- [Excerpt to read]:
══════════════════════════════

Revision 7103559f49b46b3287973045f741c0679e3e9e44 authored by Sagar Vemuri on 21 June 2018, 18:02:49 UTC, committed by Facebook Github Bot on 21 June 2018, 18:13:08 UTC
Summary:
This PR extends the improvements in #3282 to also work when using Direct IO.
We see **4.5X performance improvement** in seekrandom benchmark doing long range scans, when using direct reads, on flash.

**Description:**
This change improves the performance of iterators doing long range scans (e.g. big/full index or table scans in MyRocks) by using readahead and prefetching additional data on each disk IO, and storing in a local buffer. This prefetching is automatically enabled on noticing more than 2 IOs for the same table file during iteration. The readahead size starts with 8KB and is exponentially increased on each additional sequential IO, up to a max of 256 KB. This helps in cutting down the number of IOs needed to complete the range scan.

══════════════════════════════

- [Rows excerpted from a collection]:
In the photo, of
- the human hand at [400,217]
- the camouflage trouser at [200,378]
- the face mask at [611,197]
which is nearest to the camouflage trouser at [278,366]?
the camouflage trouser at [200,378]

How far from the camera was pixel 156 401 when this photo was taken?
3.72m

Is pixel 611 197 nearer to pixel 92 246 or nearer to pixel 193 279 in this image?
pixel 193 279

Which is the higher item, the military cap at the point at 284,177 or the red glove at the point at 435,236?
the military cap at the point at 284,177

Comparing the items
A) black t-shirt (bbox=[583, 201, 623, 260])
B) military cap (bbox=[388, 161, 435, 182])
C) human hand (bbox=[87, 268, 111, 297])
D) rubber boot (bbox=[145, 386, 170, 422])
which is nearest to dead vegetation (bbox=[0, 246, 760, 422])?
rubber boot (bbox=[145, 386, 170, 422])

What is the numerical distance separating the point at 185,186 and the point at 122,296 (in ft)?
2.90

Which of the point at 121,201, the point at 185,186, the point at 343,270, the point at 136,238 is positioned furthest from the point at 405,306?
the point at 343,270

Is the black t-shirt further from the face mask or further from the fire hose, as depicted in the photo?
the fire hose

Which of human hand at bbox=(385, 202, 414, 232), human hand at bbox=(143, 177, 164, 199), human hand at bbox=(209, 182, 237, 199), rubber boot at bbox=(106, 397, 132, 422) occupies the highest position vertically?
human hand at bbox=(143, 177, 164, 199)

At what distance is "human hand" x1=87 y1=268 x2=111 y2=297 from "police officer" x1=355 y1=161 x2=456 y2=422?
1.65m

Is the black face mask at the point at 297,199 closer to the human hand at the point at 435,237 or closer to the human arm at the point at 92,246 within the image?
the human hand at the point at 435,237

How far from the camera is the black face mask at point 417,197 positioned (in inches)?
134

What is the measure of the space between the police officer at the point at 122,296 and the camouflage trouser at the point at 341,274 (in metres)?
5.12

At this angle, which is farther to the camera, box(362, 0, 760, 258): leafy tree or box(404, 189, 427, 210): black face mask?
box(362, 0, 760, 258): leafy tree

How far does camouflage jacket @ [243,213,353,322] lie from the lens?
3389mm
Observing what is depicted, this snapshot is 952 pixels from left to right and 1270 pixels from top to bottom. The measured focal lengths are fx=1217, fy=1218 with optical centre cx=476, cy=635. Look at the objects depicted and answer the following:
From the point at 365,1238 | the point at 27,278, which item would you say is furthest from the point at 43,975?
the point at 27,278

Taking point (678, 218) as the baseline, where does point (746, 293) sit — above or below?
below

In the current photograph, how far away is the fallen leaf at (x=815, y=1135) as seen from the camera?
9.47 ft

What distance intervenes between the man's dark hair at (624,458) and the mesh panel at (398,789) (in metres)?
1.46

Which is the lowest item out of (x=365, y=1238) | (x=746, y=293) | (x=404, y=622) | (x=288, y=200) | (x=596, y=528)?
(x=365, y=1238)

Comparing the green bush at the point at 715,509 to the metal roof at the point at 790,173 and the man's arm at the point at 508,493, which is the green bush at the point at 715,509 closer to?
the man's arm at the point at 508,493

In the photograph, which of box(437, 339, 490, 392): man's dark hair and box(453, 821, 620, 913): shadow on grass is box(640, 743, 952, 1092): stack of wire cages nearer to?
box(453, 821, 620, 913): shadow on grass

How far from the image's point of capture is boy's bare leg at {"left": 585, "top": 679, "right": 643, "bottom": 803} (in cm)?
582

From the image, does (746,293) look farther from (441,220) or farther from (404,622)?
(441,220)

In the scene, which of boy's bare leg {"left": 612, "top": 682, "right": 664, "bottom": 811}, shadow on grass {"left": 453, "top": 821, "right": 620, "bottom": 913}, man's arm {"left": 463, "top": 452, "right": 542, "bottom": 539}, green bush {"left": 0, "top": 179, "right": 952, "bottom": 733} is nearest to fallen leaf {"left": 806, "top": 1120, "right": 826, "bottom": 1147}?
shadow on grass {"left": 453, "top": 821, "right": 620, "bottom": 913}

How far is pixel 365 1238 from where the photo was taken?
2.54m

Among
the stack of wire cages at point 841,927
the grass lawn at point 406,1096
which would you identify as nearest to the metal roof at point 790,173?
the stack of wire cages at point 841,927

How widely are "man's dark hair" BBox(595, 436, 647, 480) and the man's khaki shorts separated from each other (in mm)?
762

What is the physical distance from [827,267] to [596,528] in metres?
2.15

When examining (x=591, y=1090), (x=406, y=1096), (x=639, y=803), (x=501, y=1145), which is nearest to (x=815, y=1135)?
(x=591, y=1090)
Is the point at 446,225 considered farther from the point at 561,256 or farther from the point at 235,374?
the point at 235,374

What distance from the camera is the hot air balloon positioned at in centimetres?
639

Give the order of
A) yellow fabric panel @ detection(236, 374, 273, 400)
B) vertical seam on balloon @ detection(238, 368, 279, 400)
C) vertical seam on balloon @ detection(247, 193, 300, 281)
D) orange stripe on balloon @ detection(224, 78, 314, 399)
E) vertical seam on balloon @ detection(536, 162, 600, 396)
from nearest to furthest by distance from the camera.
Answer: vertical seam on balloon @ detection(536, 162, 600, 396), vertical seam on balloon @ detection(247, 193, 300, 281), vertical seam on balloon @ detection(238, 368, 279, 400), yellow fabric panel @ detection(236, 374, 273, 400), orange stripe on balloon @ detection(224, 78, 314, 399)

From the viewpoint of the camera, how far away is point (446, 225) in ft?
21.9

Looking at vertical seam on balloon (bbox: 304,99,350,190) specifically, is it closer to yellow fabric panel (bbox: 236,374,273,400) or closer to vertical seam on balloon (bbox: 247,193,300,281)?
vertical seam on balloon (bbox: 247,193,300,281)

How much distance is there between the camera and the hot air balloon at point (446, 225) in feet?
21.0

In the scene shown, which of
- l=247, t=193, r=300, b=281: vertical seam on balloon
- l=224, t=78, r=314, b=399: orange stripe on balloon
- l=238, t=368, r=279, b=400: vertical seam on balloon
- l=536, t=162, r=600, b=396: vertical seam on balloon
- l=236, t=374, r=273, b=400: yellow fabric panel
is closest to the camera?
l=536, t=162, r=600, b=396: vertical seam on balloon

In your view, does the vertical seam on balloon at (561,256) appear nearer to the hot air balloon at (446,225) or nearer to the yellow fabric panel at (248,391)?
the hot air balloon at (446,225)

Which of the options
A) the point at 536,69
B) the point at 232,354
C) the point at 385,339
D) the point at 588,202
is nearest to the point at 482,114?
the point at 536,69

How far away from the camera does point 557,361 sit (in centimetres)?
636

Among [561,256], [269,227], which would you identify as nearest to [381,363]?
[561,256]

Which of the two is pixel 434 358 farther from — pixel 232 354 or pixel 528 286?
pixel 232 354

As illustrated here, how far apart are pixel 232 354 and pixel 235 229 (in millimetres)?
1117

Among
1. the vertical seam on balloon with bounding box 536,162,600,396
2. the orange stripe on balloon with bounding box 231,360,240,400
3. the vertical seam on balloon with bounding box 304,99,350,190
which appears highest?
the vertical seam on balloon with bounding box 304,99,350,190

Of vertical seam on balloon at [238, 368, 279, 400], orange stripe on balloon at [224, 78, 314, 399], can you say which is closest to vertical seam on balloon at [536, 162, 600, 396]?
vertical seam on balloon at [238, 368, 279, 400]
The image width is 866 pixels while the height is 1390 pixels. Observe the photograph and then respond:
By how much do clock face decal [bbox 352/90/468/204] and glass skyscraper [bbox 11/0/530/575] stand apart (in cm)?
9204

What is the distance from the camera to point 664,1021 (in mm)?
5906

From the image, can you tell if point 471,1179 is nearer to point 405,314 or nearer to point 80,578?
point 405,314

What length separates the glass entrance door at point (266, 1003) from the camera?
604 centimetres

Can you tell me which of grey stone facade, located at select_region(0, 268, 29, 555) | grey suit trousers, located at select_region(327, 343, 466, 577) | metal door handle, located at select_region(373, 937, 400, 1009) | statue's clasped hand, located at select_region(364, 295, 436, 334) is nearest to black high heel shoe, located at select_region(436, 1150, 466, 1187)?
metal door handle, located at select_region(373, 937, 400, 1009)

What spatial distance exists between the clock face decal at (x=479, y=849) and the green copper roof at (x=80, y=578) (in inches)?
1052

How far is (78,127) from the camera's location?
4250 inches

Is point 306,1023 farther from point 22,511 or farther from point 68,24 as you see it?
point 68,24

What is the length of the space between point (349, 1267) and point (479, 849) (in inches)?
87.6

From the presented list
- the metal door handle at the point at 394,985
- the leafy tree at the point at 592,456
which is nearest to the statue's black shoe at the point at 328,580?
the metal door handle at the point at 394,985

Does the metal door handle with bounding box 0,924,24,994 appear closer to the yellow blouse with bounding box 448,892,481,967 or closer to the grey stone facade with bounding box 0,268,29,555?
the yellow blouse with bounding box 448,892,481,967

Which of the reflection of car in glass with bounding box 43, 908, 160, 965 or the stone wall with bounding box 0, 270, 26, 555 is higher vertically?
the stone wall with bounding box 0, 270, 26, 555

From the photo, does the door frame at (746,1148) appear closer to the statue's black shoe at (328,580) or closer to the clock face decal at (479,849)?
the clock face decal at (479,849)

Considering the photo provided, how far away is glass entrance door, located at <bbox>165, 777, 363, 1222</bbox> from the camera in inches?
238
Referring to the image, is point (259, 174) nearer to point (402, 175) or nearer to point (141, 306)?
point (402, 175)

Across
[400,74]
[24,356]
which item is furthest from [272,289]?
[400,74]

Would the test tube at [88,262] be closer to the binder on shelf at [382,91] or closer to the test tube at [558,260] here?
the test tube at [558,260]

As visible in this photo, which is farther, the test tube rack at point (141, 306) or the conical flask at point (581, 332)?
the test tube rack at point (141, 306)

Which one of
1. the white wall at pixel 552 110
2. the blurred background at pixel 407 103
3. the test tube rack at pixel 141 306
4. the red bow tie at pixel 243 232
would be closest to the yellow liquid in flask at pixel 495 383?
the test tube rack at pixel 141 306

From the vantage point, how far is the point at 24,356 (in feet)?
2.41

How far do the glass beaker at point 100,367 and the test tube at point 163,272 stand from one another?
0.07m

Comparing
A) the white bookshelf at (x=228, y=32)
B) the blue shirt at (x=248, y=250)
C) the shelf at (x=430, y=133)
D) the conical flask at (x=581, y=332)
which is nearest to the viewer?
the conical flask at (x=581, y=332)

══════════════════════════════

- [Required tasks]:
a) In the Description section of the commit message, list every number that appears, together with the unit attached to it.
b) Return the passage of the commit message between "Revision 7103559f49b46b3287973045f741c0679e3e9e44 authored" and "using Direct IO.", inclusive, with its wording unchanged.
These rows were taken from a separate source.

- [Exercise results]:
a)
- 2 IOs
- 8KB
- 256 KB

b)
Revision 7103559f49b46b3287973045f741c0679e3e9e44 authored by Sagar Vemuri on 21 June 2018, 18:02:49 UTC, committed by Facebook Github Bot on 21 June 2018, 18:13:08 UTC
Summary:
This PR extends the improvements in #3282 to also work when using Direct IO.